> **WHAT IS BEING ASKED**: Copy every record below exactly.

— start RECORDS FOR PROCESSING —

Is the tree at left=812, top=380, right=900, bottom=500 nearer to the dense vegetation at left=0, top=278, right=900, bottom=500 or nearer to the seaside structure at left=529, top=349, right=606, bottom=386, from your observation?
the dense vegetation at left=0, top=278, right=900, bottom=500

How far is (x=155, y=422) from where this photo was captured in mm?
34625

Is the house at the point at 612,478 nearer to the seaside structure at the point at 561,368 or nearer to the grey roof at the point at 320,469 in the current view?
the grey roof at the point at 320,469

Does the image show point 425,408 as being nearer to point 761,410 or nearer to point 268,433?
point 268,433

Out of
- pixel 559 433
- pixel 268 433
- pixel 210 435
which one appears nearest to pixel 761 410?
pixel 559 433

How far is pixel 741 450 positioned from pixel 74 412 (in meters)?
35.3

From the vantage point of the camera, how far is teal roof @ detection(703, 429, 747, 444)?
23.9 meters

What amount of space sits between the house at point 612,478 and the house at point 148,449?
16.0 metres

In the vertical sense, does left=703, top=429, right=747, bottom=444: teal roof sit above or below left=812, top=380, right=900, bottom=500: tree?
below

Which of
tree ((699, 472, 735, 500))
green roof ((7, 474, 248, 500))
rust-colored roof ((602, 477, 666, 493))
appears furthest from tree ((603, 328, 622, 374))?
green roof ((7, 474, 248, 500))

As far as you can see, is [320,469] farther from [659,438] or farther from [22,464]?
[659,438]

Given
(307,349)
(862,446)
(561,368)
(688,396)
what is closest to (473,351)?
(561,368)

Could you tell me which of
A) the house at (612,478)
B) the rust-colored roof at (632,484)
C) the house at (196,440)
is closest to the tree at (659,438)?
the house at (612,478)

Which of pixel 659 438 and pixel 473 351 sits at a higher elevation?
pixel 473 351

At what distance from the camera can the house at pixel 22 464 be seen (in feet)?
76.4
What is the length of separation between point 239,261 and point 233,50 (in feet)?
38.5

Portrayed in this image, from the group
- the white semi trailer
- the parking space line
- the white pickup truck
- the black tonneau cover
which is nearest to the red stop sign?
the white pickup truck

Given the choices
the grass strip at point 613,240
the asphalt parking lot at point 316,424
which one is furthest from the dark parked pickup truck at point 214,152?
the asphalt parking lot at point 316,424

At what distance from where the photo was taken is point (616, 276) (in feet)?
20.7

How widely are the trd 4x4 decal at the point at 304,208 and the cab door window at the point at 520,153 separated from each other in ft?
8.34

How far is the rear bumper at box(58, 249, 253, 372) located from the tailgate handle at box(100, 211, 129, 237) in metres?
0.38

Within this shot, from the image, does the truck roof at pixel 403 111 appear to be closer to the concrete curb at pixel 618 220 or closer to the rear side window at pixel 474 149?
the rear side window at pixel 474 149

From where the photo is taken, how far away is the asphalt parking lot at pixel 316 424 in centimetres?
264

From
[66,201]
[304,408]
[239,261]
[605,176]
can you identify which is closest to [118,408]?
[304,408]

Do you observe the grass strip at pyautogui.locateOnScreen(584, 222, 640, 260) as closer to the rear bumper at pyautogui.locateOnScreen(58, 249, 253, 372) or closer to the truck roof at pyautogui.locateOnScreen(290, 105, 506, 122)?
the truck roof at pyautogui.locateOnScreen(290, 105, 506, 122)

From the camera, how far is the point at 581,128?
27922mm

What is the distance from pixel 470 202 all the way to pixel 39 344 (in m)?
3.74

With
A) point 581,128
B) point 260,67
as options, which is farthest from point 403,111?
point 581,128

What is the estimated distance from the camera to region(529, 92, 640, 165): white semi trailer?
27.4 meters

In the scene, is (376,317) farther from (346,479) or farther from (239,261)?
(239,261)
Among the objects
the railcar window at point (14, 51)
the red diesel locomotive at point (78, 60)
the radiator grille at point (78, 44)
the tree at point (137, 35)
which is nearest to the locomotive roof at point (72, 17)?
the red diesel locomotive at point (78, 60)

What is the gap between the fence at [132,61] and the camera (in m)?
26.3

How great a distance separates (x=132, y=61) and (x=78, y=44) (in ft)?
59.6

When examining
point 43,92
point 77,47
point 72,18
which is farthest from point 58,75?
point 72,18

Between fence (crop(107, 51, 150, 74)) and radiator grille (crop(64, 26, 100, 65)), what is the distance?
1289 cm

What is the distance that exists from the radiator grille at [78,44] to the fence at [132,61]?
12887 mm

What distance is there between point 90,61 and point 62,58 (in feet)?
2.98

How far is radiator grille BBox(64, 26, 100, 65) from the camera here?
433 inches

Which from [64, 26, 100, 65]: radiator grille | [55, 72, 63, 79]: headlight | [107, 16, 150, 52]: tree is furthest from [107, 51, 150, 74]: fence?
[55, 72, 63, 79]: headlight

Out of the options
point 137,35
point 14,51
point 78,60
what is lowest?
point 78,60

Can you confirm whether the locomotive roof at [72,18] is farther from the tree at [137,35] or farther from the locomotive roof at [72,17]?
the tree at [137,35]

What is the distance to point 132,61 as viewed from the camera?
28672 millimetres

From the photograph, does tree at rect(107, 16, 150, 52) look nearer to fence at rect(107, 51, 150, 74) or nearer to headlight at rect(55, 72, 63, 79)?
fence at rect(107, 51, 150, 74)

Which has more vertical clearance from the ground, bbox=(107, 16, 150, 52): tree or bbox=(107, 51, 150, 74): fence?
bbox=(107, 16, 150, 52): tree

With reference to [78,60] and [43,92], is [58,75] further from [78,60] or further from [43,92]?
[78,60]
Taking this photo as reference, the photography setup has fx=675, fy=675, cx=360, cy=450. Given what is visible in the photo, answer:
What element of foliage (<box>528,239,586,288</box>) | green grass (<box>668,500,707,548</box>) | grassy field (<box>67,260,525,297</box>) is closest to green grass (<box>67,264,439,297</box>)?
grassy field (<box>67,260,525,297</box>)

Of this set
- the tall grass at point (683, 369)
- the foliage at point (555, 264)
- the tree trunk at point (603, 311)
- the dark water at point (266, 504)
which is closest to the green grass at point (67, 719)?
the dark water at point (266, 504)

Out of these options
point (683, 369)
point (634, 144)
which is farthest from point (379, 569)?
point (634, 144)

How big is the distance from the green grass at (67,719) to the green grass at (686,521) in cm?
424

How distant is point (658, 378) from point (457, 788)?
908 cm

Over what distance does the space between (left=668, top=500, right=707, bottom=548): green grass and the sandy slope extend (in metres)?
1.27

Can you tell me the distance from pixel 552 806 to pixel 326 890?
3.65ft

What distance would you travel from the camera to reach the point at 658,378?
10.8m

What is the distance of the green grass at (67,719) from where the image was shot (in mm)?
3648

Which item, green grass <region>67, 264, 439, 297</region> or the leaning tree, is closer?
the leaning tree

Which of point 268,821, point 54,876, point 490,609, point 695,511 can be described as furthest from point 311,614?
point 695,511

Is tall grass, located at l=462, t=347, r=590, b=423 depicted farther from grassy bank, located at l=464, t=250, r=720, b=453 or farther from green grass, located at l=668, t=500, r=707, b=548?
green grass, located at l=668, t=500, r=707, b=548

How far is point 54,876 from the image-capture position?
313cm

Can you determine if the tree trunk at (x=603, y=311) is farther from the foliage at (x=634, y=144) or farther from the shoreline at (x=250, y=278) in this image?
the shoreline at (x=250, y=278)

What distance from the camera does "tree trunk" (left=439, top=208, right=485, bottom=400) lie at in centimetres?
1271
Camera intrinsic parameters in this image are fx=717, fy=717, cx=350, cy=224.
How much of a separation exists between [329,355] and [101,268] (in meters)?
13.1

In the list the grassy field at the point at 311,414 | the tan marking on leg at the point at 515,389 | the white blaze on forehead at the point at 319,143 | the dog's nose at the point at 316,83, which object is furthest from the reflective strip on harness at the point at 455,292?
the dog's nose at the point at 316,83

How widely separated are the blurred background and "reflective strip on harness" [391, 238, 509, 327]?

— end RECORDS FOR PROCESSING —

> **FULL SOLUTION**:
Is the tree at left=812, top=380, right=900, bottom=500 nearer to the dense vegetation at left=0, top=278, right=900, bottom=500 or nearer to the seaside structure at left=529, top=349, right=606, bottom=386, from your observation?
the dense vegetation at left=0, top=278, right=900, bottom=500

How far is (x=155, y=422) from where this photo was captured in mm?
34625

Is the house at the point at 612,478 nearer to the seaside structure at the point at 561,368 or nearer to the grey roof at the point at 320,469 in the current view?
the grey roof at the point at 320,469

Does the image show point 425,408 as being nearer to point 761,410 or nearer to point 268,433?
point 268,433

Out of
- pixel 559 433
- pixel 268 433
- pixel 210 435
which one appears nearest to pixel 761 410?
pixel 559 433

How far is pixel 741 450 positioned from pixel 74 412 (in meters)?
35.3

From the vantage point of the camera, how far is teal roof @ detection(703, 429, 747, 444)?
23.9 meters

What amount of space sits between the house at point 612,478 and the house at point 148,449?
16.0 metres

In the vertical sense, does left=703, top=429, right=747, bottom=444: teal roof sit above or below left=812, top=380, right=900, bottom=500: tree?
below

Which of
tree ((699, 472, 735, 500))
green roof ((7, 474, 248, 500))
rust-colored roof ((602, 477, 666, 493))
appears furthest from tree ((603, 328, 622, 374))?
green roof ((7, 474, 248, 500))

As far as you can see, is [320,469] farther from [659,438] or farther from [22,464]?
[659,438]

Given
(307,349)
(862,446)
(561,368)
(688,396)
what is closest to (473,351)?
(561,368)

Could you tell me which of
A) the house at (612,478)
B) the rust-colored roof at (632,484)
C) the house at (196,440)
is closest to the tree at (659,438)?
the house at (612,478)

Which of pixel 659 438 and pixel 473 351 sits at a higher elevation?
pixel 473 351

At what distance from the camera can the house at pixel 22 464 be seen (in feet)?
76.4
What is the length of separation between point 239,261 and point 233,50 (in feet)?
38.5

Portrayed in this image, from the group
- the white semi trailer
- the parking space line
- the white pickup truck
- the black tonneau cover
which is nearest to the red stop sign?
the white pickup truck

Given the choices
the grass strip at point 613,240
the asphalt parking lot at point 316,424
which one is furthest from the dark parked pickup truck at point 214,152?
the asphalt parking lot at point 316,424

At what distance from where the photo was taken is point (616, 276) (in feet)?
20.7

How widely are the trd 4x4 decal at the point at 304,208 and the cab door window at the point at 520,153 separated from each other in ft?
8.34

How far is the rear bumper at box(58, 249, 253, 372) located from the tailgate handle at box(100, 211, 129, 237) in metres?
0.38

Within this shot, from the image, does the truck roof at pixel 403 111 appear to be closer to the concrete curb at pixel 618 220 or closer to the rear side window at pixel 474 149?
the rear side window at pixel 474 149

From where the photo is taken, how far away is the asphalt parking lot at pixel 316 424 in centimetres?
264

From
[66,201]
[304,408]
[239,261]
[605,176]
can you identify which is closest to [118,408]?
[304,408]

Do you observe the grass strip at pyautogui.locateOnScreen(584, 222, 640, 260) as closer to the rear bumper at pyautogui.locateOnScreen(58, 249, 253, 372) or closer to the truck roof at pyautogui.locateOnScreen(290, 105, 506, 122)?
the truck roof at pyautogui.locateOnScreen(290, 105, 506, 122)

From the camera, how far is the point at 581,128?
27922mm

What is the distance from pixel 470 202 all the way to pixel 39 344 (in m)?
3.74

With
A) point 581,128
B) point 260,67
as options, which is farthest from point 403,111?
point 581,128

What is the estimated distance from the camera to region(529, 92, 640, 165): white semi trailer?
27.4 meters

In the scene, is (376,317) farther from (346,479) or farther from (239,261)?
(239,261)
Among the objects
the railcar window at point (14, 51)
the red diesel locomotive at point (78, 60)
the radiator grille at point (78, 44)
the tree at point (137, 35)
which is nearest to the locomotive roof at point (72, 17)?
the red diesel locomotive at point (78, 60)

What is the gap between the fence at [132,61] and the camera (in m)?
26.3

How great a distance separates (x=132, y=61) and (x=78, y=44) (in ft)?
59.6

When examining
point 43,92
point 77,47
point 72,18
which is farthest from point 58,75?
point 72,18

Between fence (crop(107, 51, 150, 74)) and radiator grille (crop(64, 26, 100, 65)), what is the distance?
1289 cm

What is the distance that exists from the radiator grille at [78,44] to the fence at [132,61]?
12887 mm

What distance is there between point 90,61 and point 62,58 (in feet)?
2.98

How far is radiator grille BBox(64, 26, 100, 65) from the camera here?
433 inches

Which from [64, 26, 100, 65]: radiator grille | [55, 72, 63, 79]: headlight | [107, 16, 150, 52]: tree is furthest from [107, 51, 150, 74]: fence?
[55, 72, 63, 79]: headlight

Out of the options
point 137,35
point 14,51
point 78,60
what is lowest?
point 78,60

Can you confirm whether the locomotive roof at [72,18] is farther from the tree at [137,35] or farther from the locomotive roof at [72,17]?
the tree at [137,35]

What is the distance to point 132,61 as viewed from the camera?
28672 millimetres

From the photograph, does tree at rect(107, 16, 150, 52) look nearer to fence at rect(107, 51, 150, 74) or nearer to headlight at rect(55, 72, 63, 79)?
fence at rect(107, 51, 150, 74)

Which has more vertical clearance from the ground, bbox=(107, 16, 150, 52): tree or bbox=(107, 51, 150, 74): fence?
bbox=(107, 16, 150, 52): tree

With reference to [78,60] and [43,92], is [58,75] further from [78,60] or further from [43,92]?
[78,60]
Taking this photo as reference, the photography setup has fx=675, fy=675, cx=360, cy=450. Given what is visible in the photo, answer:
What element of foliage (<box>528,239,586,288</box>) | green grass (<box>668,500,707,548</box>) | grassy field (<box>67,260,525,297</box>) is closest to green grass (<box>67,264,439,297</box>)?
grassy field (<box>67,260,525,297</box>)

Of this set
- the tall grass at point (683, 369)
- the foliage at point (555, 264)
- the tree trunk at point (603, 311)
- the dark water at point (266, 504)
which is closest to the green grass at point (67, 719)?
the dark water at point (266, 504)

Out of these options
point (683, 369)
point (634, 144)
which is farthest from point (379, 569)?
point (634, 144)

How big is the distance from the green grass at (67,719) to the green grass at (686,521) in cm?
424

How distant is point (658, 378) from point (457, 788)?
908 cm

Over what distance does the space between (left=668, top=500, right=707, bottom=548): green grass and the sandy slope extend (in metres)?
1.27

Can you tell me the distance from pixel 552 806 to pixel 326 890?
3.65ft

What distance would you travel from the camera to reach the point at 658,378?
10.8m

What is the distance of the green grass at (67,719) from where the image was shot (in mm)?
3648

Which item, green grass <region>67, 264, 439, 297</region> or the leaning tree, is closer?
the leaning tree

Which of point 268,821, point 54,876, point 490,609, point 695,511 can be described as furthest from point 311,614?
point 695,511

Is tall grass, located at l=462, t=347, r=590, b=423 depicted farther from grassy bank, located at l=464, t=250, r=720, b=453 or farther from green grass, located at l=668, t=500, r=707, b=548?
green grass, located at l=668, t=500, r=707, b=548

How far is point 54,876 from the image-capture position?
313cm

Can you determine if the tree trunk at (x=603, y=311) is farther from the foliage at (x=634, y=144) or farther from the shoreline at (x=250, y=278) in this image?
the shoreline at (x=250, y=278)

What distance from the camera does "tree trunk" (left=439, top=208, right=485, bottom=400) lie at in centimetres?
1271
Camera intrinsic parameters in this image are fx=717, fy=717, cx=350, cy=224.
How much of a separation exists between [329,355] and [101,268] (in meters)?
13.1

In the list the grassy field at the point at 311,414 | the tan marking on leg at the point at 515,389 | the white blaze on forehead at the point at 319,143 | the dog's nose at the point at 316,83, which object is furthest from the reflective strip on harness at the point at 455,292?
the dog's nose at the point at 316,83

How widely separated are the blurred background and "reflective strip on harness" [391, 238, 509, 327]?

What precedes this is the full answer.